- Haberler
- 'Bu bölgenin ürününü marka haline getirmemiz lazım'
'Bu bölgenin ürününü marka haline getirmemiz lazım'
Süt ve süt ürünlerinde Ağustos ayından itibaren yaşanan fiyat yükselişi, vatandaşı endişelendiriyor. Konuyla ilgili açıklama yapan...

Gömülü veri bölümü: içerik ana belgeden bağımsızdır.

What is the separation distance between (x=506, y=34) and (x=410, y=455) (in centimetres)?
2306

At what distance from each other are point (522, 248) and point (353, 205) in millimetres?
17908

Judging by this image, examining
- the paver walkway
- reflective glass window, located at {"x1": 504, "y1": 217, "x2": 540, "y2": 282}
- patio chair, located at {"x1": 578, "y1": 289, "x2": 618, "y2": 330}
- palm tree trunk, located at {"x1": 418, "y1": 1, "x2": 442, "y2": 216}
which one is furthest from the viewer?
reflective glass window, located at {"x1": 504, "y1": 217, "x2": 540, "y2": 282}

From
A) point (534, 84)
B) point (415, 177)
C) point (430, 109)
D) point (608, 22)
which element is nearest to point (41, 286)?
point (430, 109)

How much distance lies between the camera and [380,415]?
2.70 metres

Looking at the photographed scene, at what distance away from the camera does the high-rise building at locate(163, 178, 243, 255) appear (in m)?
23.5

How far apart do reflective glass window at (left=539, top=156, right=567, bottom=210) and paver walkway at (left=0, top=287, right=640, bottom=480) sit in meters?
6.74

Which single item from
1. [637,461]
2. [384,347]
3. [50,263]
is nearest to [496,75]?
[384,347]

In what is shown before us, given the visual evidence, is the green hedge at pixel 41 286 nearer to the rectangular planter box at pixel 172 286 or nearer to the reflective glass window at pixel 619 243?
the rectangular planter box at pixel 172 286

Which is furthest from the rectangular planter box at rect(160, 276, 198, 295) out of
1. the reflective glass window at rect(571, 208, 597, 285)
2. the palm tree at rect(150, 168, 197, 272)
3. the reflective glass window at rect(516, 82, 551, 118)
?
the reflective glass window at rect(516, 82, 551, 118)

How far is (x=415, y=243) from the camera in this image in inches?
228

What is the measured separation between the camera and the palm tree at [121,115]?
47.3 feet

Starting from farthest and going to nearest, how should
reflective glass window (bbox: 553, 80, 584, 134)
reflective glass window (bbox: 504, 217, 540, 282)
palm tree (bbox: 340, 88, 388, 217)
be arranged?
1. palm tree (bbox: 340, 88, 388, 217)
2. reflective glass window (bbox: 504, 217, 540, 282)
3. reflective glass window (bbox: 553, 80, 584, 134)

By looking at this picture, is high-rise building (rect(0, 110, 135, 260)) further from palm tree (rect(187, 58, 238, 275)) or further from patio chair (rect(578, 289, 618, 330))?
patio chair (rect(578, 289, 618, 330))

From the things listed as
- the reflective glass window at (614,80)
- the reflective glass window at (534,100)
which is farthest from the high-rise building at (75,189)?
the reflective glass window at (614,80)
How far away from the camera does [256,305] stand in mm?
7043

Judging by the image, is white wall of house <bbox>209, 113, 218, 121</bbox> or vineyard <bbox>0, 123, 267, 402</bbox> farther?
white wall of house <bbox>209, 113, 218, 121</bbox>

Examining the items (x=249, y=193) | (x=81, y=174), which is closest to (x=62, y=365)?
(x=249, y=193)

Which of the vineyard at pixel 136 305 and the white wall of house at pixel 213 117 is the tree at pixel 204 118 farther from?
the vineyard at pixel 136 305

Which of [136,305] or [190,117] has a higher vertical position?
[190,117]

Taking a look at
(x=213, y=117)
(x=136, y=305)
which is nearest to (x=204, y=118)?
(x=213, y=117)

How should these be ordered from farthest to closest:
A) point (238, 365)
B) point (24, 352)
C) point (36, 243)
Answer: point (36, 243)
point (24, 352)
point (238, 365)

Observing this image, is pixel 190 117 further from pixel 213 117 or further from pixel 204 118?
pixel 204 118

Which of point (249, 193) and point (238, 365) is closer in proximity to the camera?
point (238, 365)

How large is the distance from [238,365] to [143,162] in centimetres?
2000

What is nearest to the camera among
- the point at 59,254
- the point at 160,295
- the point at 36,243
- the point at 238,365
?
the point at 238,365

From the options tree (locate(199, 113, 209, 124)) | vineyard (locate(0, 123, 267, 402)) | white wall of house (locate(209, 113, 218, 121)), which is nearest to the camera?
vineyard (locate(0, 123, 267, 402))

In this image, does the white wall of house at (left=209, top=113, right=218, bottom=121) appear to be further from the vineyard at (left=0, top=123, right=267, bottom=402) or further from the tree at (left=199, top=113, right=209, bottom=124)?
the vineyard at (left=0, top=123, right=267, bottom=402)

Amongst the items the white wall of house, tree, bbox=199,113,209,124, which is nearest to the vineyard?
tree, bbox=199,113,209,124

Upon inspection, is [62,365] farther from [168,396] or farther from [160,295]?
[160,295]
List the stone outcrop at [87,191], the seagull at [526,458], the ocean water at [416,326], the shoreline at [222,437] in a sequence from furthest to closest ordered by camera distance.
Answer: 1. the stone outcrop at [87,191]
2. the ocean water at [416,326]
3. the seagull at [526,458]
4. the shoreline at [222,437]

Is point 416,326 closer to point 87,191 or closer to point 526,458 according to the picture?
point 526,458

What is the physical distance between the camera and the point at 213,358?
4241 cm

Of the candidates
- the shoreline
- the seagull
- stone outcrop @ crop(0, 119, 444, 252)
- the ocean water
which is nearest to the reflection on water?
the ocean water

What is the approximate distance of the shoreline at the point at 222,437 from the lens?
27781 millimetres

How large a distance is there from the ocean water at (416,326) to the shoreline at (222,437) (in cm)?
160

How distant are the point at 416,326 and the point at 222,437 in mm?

Süt ve süt ürünlerinde Ağustos ayından itibaren yaşanan fiyat yükselişi, vatandaşı endişelendiriyor. Konuyla ilgili açıklama yapan Ödemiş Peynir Üreticileri Başkanı ve Ulussan Süt Ürünleri’nin sahibi Fatih Uğuralp, gazetemize verdiği özel demeçte şunları aktardı: “Dünyanın birçok yerine baktığımızda bugün tereyağı ve süt fiyatlarının artışta olduğunu görüyoruz. Geçmişte yurt dışında tereyağından dağlar olurdu. Stoklar tükendi. Şu anda yurt dışında tereyağının hammaddesi olan krema ve süt tozu stokları kalmadı. Öyle olunca da süt ve süt ürünlerinde de gözle görülür bir artış yaşandı. Global düşünmemiz gerekirse dünyada petrol fiyatları arttığında bunun yansıması Türkiye’de de görülüyor. Dolayısıyla süt ürünlerinin fiyatlarındaki bu artışta Türkiye’deki ürünlerin fiyatlarını ister istemez etkiliyor.”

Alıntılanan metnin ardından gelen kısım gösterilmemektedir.